Which is faster iSCSI or NFS when used as an ESXi datastore

esx

I have a QNAP NAS (which is an excellent bit kit by the way), and I have 2 servers running ESXi 4 and 5 respectively.  I had some free time tonight so finally got around to setting up both an NFS and an iSCSI datastore on the NAS.  I was curious as to which would be the fastest so here are my very unscientific results.

My test setup here is a QNAP TS459 Pro+ Turbo NAS with 4x 2TB 7200rpm disks, RAID 5, teamed Gigabit NICs.  My network is Zyxel based Gigabit throughout.

I created an NFS share and an iSCSI target+ LUN following QNAPs own VMware instructions.

I then attached both to the same ESXi 5 server, shutdown all other VMs on that server and built 2 identical Ubuntu 12.04 servers, one on the NFS datastore and the other on the iSCSI datastore.

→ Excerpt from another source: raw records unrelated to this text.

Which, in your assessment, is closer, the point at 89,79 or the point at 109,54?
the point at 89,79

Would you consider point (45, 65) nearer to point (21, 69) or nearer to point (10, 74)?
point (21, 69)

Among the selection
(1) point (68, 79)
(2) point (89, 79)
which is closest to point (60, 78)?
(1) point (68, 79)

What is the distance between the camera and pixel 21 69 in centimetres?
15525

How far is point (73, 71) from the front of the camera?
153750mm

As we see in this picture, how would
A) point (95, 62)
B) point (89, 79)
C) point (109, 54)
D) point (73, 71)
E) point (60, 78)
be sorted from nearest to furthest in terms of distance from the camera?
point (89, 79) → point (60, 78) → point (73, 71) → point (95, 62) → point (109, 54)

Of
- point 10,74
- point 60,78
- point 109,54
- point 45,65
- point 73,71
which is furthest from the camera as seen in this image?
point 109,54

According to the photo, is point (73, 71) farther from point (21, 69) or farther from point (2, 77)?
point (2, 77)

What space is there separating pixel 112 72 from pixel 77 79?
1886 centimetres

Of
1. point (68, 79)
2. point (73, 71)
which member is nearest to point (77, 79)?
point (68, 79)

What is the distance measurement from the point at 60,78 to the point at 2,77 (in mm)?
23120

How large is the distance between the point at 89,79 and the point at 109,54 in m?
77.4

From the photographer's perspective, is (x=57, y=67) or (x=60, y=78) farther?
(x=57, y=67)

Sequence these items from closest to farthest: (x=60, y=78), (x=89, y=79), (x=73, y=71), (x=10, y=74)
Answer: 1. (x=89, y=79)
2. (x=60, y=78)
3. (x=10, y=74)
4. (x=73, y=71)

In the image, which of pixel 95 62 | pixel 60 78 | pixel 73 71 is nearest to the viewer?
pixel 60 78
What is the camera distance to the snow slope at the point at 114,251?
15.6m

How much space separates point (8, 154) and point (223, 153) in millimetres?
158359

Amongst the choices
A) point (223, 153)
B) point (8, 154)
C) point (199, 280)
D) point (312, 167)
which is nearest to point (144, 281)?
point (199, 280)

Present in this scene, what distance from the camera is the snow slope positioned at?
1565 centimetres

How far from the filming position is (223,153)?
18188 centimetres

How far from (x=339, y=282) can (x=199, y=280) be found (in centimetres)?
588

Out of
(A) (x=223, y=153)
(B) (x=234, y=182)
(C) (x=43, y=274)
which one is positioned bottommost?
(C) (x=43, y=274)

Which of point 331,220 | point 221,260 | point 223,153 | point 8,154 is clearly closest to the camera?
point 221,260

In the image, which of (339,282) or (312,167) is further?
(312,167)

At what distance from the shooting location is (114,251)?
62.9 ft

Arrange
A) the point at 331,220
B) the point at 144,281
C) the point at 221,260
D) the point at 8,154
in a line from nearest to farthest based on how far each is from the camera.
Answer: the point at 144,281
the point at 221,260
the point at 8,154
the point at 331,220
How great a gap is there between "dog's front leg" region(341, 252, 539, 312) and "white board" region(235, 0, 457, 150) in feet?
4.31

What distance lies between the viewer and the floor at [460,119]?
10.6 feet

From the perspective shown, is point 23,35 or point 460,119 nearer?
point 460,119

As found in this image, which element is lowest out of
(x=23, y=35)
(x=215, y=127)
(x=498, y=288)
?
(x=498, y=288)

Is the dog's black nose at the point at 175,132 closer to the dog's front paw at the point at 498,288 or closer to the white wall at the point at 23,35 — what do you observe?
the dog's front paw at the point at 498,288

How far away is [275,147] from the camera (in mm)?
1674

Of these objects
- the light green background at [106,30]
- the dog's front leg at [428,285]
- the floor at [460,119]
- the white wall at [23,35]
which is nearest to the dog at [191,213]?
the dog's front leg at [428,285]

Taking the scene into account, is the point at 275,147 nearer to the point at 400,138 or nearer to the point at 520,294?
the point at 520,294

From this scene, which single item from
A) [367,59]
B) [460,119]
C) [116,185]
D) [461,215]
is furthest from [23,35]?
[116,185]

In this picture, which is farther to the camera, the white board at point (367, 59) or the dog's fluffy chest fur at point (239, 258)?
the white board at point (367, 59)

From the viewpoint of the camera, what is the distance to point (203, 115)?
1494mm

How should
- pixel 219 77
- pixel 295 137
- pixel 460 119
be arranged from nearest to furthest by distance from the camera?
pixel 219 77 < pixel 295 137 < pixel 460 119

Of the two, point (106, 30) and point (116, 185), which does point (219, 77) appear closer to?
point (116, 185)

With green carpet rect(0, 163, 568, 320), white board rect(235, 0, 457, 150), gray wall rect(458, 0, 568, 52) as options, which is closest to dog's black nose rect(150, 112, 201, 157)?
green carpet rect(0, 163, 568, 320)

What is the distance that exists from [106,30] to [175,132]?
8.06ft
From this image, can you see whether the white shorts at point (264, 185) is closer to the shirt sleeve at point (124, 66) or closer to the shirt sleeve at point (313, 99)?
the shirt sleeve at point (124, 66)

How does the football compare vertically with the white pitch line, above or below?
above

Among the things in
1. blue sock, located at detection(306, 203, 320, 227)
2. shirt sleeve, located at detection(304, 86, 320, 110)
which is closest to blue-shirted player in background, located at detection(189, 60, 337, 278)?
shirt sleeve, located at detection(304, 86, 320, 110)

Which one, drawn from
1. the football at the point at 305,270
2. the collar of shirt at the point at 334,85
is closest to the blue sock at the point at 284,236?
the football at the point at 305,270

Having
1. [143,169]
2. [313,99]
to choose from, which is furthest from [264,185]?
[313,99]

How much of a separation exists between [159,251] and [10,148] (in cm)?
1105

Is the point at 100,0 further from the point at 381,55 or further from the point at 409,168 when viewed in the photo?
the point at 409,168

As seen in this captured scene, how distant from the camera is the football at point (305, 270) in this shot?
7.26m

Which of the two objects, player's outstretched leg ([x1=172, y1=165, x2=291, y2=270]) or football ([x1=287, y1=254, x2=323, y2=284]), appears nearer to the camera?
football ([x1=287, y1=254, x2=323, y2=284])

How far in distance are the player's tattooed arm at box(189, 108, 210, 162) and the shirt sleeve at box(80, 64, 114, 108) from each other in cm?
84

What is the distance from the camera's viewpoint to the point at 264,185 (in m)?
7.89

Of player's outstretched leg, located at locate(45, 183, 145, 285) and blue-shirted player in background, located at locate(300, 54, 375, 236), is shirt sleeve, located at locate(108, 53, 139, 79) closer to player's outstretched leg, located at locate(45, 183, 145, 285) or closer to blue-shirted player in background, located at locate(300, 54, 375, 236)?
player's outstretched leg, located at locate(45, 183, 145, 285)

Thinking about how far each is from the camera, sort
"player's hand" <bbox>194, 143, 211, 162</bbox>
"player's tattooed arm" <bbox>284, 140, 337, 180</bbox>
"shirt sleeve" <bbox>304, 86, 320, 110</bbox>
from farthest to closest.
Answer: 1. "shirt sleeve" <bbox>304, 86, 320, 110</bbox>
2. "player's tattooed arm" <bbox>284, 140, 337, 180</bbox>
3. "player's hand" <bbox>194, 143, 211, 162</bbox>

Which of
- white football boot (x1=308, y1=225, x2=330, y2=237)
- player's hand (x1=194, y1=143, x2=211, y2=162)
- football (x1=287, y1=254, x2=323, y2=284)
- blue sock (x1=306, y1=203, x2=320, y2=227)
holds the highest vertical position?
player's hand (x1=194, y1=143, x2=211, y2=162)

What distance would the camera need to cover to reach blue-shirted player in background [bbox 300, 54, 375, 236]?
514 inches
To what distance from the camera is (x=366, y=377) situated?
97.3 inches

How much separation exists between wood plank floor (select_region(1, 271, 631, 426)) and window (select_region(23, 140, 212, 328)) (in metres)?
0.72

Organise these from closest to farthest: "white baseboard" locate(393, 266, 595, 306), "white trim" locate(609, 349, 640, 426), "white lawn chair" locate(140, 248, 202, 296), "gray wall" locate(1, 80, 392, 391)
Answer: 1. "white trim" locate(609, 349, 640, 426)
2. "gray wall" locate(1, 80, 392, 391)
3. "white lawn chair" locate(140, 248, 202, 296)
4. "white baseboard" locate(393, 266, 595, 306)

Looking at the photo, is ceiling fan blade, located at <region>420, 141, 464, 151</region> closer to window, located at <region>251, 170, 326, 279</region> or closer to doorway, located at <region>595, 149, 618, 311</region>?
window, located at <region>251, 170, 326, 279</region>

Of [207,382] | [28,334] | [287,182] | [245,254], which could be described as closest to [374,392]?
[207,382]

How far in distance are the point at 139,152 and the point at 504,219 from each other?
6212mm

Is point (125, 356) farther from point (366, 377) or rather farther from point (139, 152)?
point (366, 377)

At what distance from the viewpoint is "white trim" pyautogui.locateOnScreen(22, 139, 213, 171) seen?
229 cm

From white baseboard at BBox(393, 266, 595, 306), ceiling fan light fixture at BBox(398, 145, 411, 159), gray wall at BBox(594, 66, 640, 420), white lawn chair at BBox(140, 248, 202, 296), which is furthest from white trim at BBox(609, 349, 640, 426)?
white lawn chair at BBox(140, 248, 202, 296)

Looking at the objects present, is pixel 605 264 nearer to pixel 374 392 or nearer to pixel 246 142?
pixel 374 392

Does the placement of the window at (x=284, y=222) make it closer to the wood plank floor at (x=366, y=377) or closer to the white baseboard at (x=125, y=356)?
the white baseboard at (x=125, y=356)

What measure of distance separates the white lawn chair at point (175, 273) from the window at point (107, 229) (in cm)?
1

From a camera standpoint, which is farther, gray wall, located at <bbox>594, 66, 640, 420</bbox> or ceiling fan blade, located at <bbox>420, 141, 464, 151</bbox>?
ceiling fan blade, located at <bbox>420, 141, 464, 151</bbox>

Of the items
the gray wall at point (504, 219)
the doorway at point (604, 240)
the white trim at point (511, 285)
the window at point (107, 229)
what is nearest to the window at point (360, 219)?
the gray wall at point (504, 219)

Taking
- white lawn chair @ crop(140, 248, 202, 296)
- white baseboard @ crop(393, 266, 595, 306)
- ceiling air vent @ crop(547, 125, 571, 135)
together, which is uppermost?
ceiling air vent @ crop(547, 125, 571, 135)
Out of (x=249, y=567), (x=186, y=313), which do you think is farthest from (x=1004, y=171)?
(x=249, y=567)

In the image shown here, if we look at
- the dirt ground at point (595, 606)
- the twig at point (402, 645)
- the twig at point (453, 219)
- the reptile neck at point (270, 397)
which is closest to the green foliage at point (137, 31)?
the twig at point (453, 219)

Build time was almost exactly the same so nothing in it there.  Similarly boot up time was pretty much identical.

Once the machines where up and running I ran a few disk tests to see which had the higher throughput, here are the commands and the results, (i ran the commands on each machine one at a time so there would be no contention between the 2 boxes):

x NFS iSCSI
hdparm test 1 3014.48 MB/s 3544.86 MB/s
hdparm test 2 89.90 MB/s 119.93 MB/s
dd caching test 643 MB/s 731 MB/s
dd no caching test 194 MB/s 107 MB/s

HDparm test 1 and 2 are performed using this command:

hdparm -tT /dev/sda5

DD test with caching enabled

time sh -c "dd if=/dev/zero of=/tmp/output bs=100k count=1k; rm -f /tmp/output"

DD test with write sync

time sh -c "dd if=/dev/zero of=testfile bs=100k count=1k && sync"

So the conclusion here seems to be that iSCSI is between 15-20% quicker in my particular case except when disk caching is not allowed, in which case NFS was consistently faster in my tests. However as write caching is enabled on the OS I’m not too worried about the NFS result and will stick to iSCSI.

As an aside, NFS was easier to set up and has a few other side benefits over an iSCSI LUN.